▶ TEXT SHOWN:
++++++++

SCSI stands for Small Computer Serial Interface.  It is both a set of hardware specifications, and a protocol specification.  Newer versions of the protocol are backward compatible, meaning newer devices can attach to an older Host Bus Adapter (HBA).

 

Architecturally, SCSI uses Logical Units, which each get a Number, and it is this logical numbering on the HBA that is used to address the device.  This designator is called the LUN. (Logical Unit Number)

 

The specification allows for more than just hard disks or optical drives to be attached.  It is a fully functional system bus, and so there are radical things like ethernet controllers, multi-IO controllers, and pals-- that were designed to live on a SCSI HBA.  For more standard devices, like disk drives, there is a standard for data exchange. (Similar in concept (at a high level of abstraction anyway) to HID mass storage class on USB bus. As long as the connected storage device speaks HID Mass-storage, a generic driver works just fine. SCSI hard disks basically all speak the same language.) Much like with IDE, which has multiple IO modes that can be used to access devices (PIO modes 0 through 4, various DMA modes, ATAPI CD, et al), SCSI also has multiple modes, based on revisions of the protocol used.  Since HDDs need to be able to speak to some arbitrary HBA, the manufacturers bake in support for older versions of those protocols. (Much like an EIDE drive that has support for ultra-dma mode 5, can still work at PIO mode 0, if that is all the connected IDE controller can handle.)

++++++++

▶ PROVIDED MATERIAL:
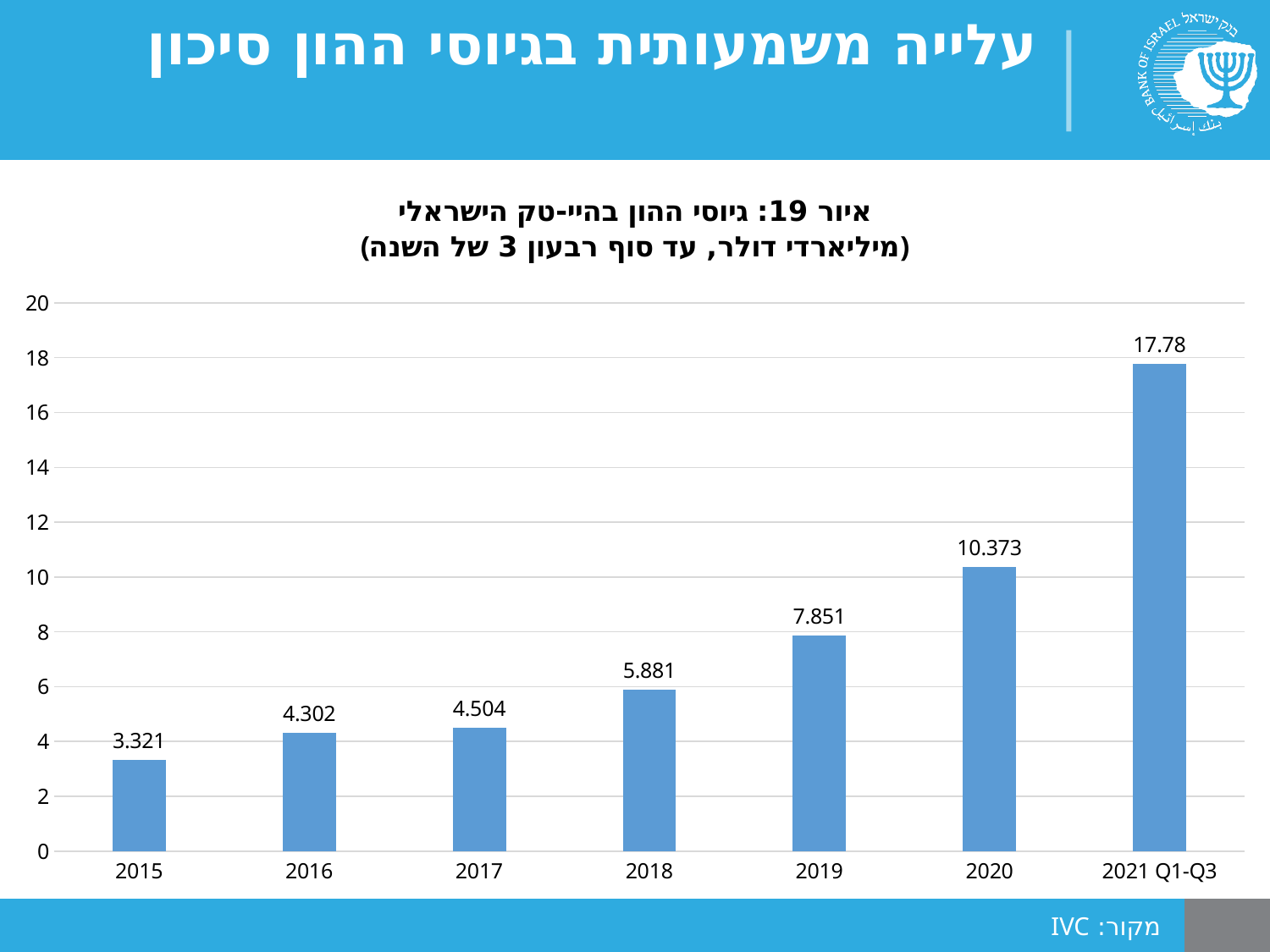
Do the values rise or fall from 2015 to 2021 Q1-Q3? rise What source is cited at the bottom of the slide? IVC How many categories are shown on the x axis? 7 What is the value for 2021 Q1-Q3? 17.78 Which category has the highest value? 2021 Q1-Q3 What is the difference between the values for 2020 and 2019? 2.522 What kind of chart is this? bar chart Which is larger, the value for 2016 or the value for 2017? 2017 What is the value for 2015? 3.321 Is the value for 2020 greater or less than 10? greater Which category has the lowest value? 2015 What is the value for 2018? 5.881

++++++++

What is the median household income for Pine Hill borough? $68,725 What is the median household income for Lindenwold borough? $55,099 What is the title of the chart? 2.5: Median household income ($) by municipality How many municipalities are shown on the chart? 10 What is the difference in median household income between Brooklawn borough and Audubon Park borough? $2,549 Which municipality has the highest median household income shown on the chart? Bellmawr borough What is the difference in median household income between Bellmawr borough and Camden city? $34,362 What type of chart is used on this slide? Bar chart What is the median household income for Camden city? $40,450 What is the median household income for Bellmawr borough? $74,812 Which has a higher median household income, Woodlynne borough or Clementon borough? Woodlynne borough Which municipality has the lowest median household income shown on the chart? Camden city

++++++++

▶ REQUIRED TASKS:
A. In the SCSI text, what is the designator that addresses a device on the HBA called?
B. Pick up the SCSI text after its last sentence and carry it forward.

▶ TASK-BY-TASK ANSWERS:
A. The LUN, or Logical Unit Number.

B.
 

Due to this backward compatibility being baked in, it is possible to use cable converters to attach more modern SCSI drives to older HBAs, (and vise versa.)  The consequence is the slowdown of either the HBA or the SCSI drive.

 

The typical legacy SCSI bus has 8 possible LUN IDs that can live on it, numbered 0 though 7.  Each device is either jumper configured or software configured, to communicate on a specific LUN ID.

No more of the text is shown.